Thanks for your reply!
I Believe that in the worst case the tree is of height log(N) resulting in Log^2(N) operations including the segtree but this doesnt happen alot for the same reason the dsu is not N*Log(N) . (so I guess its average is (LogN * ackermann_inverse(N)) )
I think another way to look at it would be that its just a normal DSU with compression but there is a few segment tree calls for every function.
Please tell me if theres anything wrong or how you would find its complexity.

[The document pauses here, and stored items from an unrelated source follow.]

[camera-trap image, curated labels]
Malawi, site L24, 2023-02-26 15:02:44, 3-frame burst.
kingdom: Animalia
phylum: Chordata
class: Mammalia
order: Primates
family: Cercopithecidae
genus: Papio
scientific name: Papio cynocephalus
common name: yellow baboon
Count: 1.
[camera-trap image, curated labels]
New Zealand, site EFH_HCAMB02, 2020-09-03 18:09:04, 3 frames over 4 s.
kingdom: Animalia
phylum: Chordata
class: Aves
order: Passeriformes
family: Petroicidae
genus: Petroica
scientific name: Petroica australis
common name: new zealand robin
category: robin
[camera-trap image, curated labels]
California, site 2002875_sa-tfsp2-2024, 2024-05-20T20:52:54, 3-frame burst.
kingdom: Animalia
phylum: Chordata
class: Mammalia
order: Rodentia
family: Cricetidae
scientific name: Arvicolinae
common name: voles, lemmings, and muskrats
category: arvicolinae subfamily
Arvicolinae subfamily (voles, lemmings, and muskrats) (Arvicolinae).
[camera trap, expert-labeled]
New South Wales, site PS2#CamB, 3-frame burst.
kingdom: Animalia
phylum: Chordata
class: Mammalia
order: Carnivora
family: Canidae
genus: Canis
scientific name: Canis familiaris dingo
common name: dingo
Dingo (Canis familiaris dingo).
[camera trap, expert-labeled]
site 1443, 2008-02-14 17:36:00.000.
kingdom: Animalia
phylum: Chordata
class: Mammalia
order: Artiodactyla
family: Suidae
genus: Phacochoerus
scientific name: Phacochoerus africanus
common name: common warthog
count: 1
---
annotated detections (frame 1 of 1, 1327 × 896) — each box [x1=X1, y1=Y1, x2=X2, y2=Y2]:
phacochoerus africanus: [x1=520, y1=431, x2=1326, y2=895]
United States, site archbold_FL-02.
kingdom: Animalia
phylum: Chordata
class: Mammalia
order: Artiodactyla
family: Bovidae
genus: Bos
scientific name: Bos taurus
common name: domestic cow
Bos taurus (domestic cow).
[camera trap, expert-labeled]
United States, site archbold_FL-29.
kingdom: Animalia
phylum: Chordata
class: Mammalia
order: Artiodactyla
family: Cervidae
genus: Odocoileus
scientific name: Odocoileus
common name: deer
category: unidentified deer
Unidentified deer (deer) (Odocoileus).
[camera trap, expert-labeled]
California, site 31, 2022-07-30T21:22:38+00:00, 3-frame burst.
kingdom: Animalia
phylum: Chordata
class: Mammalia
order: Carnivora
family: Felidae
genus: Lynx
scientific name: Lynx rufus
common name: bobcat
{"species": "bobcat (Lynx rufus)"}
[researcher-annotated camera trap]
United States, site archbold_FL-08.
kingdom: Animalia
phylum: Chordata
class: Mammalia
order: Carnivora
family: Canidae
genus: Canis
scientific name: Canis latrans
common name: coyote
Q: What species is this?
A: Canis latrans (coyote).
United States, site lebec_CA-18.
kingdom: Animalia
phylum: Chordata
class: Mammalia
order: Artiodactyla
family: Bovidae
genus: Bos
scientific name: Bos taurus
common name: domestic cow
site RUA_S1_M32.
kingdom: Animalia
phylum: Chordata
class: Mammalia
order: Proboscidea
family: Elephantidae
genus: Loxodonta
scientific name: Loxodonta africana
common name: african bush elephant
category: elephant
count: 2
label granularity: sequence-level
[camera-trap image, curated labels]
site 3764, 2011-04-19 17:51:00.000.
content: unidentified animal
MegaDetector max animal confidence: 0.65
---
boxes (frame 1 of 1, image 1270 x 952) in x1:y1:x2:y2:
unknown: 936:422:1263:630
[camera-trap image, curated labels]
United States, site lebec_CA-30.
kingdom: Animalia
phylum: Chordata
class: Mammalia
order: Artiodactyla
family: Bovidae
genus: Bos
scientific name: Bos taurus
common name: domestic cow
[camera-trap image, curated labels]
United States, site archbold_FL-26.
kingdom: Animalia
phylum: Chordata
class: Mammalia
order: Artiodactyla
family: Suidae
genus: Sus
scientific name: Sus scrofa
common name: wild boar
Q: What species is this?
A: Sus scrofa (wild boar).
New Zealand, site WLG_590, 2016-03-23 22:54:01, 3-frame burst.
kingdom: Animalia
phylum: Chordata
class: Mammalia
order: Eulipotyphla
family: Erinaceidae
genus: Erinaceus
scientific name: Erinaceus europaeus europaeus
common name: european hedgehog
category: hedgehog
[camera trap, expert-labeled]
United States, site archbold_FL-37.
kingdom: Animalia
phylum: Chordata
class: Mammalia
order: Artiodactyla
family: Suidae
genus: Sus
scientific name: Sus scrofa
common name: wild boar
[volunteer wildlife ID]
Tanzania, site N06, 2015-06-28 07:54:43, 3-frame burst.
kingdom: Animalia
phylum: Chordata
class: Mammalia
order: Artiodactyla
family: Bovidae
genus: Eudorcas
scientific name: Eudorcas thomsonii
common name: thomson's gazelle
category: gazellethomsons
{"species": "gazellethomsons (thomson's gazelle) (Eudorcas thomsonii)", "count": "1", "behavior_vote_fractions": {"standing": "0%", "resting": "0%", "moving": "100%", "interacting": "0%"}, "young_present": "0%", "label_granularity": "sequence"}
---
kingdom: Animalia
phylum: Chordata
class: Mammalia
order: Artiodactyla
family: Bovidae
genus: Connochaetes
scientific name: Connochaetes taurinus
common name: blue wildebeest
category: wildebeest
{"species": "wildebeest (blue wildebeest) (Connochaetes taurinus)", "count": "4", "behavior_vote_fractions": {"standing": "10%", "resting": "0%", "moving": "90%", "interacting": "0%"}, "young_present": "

Well you yourself said what's wrong. You "guessed" that the "average is (LogN * ackermann_inverse(N))". Amortization and persistent data structures don't go well together naturally. We can create a case where you have a tree in the dsu with depth O(log) then create many branches (for example doing operations that don't change that tree with depth O(log)) from that one and in each one you'll have to compress O(log) nodes resulting in O(log^2) cost per operation in average.
About your intuition of it "being just a normal DSU with compression" it's completely wrong. It's more like many normal DSUs with compression. Imagine if you used only path compression. Then, according to your wrong intuition, it should be O(log) seg tree operations in average, since that's the case when using path compression. But it's easy to see that we can create a case similar to what I've described above and make O(N) dsus that have some big path and then make one operation in each one, resulting in O(N^2) seg tree operations.
Yes you are right, I didn't think about this case before and that is why I found a wrong upper-bound. Thanks I will edit it now.
Continuing on the idea of problem 3, you can make any data structure persistent if you just use a persistent segtree as its underlying memory.
I might be missing something simple, but where is the $$$O(N \cdot {log} N)$$$ coming from in the complexity of the last problem? Doesn't the preprocessing cost only $$$O(N)$$$?
Thanks for the nice blog btw. Learned something new.
oops my bad, I was probably confused with all the logs in the solution while calculating the time complexity. It is actually $$$O(N)$$$ not $$$O(N \cdot {log} N)$$$ preprocessing as we only build one segment tree. Thanks I will edit it now.